Reflections | The glories of China’s oldest mosque, Guangzhou’s Huaisheng Mosque, and its doubtful origin story

  • With Hong Kong looking to the Islamic Middle East for investment, how many in the city know about China’s oldest mosque, an hour away by high-speed train?
  • At the heart of what was Guangzhou’s Muslim quarter, Huaisheng Mosque probably dates from the 10th century; its minaret has national-level cultural protection

The Huaisheng Mosque in Guangzhou, which probably dates from the 10th century. The current buildings in Chinese style date from 1695. It is the oldest mosque in China. Photo: Shutterstock

A Hong Kong friend recently asked me about Islam, and if the Chinese names for Islam, Hui Jiao and Yisilan Jiao in Mandarin, meant different things. I’m not an expert on Islam, but I know what the Five Pillars of Islam are, and that halal food isn’t simply “pork free”.
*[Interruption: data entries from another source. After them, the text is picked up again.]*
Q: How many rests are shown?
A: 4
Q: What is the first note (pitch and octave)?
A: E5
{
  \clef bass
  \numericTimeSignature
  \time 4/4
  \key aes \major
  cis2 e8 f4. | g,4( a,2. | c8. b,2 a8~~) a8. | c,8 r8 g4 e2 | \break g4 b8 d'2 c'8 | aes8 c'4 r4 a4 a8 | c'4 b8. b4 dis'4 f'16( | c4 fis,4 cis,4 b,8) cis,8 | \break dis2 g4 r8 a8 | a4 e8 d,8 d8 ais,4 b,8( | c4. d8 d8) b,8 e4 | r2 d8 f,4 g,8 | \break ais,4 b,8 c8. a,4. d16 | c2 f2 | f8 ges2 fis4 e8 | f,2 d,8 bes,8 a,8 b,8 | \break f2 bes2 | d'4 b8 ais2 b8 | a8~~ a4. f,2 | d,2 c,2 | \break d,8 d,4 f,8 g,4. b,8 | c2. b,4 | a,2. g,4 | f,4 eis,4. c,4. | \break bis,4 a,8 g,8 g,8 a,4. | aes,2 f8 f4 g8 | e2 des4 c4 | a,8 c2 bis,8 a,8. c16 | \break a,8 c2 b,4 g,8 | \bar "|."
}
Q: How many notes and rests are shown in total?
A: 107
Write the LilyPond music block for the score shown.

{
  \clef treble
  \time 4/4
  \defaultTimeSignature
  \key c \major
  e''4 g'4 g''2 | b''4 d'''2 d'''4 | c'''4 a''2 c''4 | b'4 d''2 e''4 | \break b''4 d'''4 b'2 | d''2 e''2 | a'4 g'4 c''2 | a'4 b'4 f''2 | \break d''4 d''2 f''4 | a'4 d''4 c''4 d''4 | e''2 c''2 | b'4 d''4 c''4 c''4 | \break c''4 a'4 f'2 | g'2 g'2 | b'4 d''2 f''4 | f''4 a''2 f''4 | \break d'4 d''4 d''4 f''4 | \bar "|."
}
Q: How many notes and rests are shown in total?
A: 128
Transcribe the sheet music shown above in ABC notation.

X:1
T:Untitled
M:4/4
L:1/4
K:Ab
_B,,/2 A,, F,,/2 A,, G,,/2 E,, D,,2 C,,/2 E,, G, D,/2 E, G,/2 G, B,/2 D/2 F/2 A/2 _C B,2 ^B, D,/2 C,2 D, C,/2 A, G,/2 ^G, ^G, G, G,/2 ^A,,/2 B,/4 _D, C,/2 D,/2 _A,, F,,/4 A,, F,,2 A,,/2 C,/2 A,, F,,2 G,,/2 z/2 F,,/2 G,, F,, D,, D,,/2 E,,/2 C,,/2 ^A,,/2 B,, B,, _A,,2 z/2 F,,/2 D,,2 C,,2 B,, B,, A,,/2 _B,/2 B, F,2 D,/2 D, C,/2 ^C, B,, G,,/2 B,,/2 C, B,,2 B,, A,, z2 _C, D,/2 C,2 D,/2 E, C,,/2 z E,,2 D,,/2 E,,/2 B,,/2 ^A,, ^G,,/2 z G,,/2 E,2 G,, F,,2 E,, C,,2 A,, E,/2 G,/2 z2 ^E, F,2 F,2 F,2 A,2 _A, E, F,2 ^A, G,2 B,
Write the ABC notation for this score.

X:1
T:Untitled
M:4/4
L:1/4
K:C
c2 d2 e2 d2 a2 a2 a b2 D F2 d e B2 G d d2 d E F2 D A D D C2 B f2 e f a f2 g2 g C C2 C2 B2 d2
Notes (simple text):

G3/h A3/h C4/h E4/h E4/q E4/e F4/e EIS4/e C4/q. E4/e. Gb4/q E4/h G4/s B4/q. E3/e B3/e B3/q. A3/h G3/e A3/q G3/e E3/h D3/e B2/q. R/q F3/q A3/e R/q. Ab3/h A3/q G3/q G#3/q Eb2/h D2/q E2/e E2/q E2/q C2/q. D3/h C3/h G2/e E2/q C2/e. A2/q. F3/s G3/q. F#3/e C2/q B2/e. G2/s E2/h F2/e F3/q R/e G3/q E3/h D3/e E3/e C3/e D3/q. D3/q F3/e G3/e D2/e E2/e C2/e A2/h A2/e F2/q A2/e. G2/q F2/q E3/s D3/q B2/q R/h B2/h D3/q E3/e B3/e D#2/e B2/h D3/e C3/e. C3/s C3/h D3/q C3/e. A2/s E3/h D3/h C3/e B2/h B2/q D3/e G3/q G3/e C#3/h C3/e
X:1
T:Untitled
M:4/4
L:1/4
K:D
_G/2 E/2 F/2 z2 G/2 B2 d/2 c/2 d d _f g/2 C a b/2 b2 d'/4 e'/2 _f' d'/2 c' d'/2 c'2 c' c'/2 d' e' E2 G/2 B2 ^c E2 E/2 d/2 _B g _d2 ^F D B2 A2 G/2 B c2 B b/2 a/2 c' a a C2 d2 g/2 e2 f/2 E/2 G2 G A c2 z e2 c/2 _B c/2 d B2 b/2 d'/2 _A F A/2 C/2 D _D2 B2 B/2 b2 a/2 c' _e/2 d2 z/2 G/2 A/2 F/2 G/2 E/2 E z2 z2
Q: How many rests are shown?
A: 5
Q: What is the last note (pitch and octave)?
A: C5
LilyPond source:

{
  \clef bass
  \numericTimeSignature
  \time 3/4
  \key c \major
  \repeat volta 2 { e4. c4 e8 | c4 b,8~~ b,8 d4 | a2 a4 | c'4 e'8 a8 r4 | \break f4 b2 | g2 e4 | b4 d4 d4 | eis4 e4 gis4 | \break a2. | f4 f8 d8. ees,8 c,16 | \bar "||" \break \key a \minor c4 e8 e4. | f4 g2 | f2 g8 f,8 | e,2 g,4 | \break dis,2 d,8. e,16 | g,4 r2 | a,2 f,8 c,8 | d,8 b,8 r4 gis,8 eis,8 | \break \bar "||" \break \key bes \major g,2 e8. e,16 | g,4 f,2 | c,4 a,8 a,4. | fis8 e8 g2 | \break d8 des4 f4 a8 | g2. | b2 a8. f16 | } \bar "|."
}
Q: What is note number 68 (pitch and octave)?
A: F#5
I told him that Hui Jiao literally meant “the religion of the Hui people”, the largest Muslim community in China with 11.4 million people. It’s an old name but it excludes the other adherents of Islam within the Chinese nation today, such as the Kazakh, Tajik, Uygur, Uzbek, and several other peoples, not to mention the rest of the 1.9 billion Muslims around the world.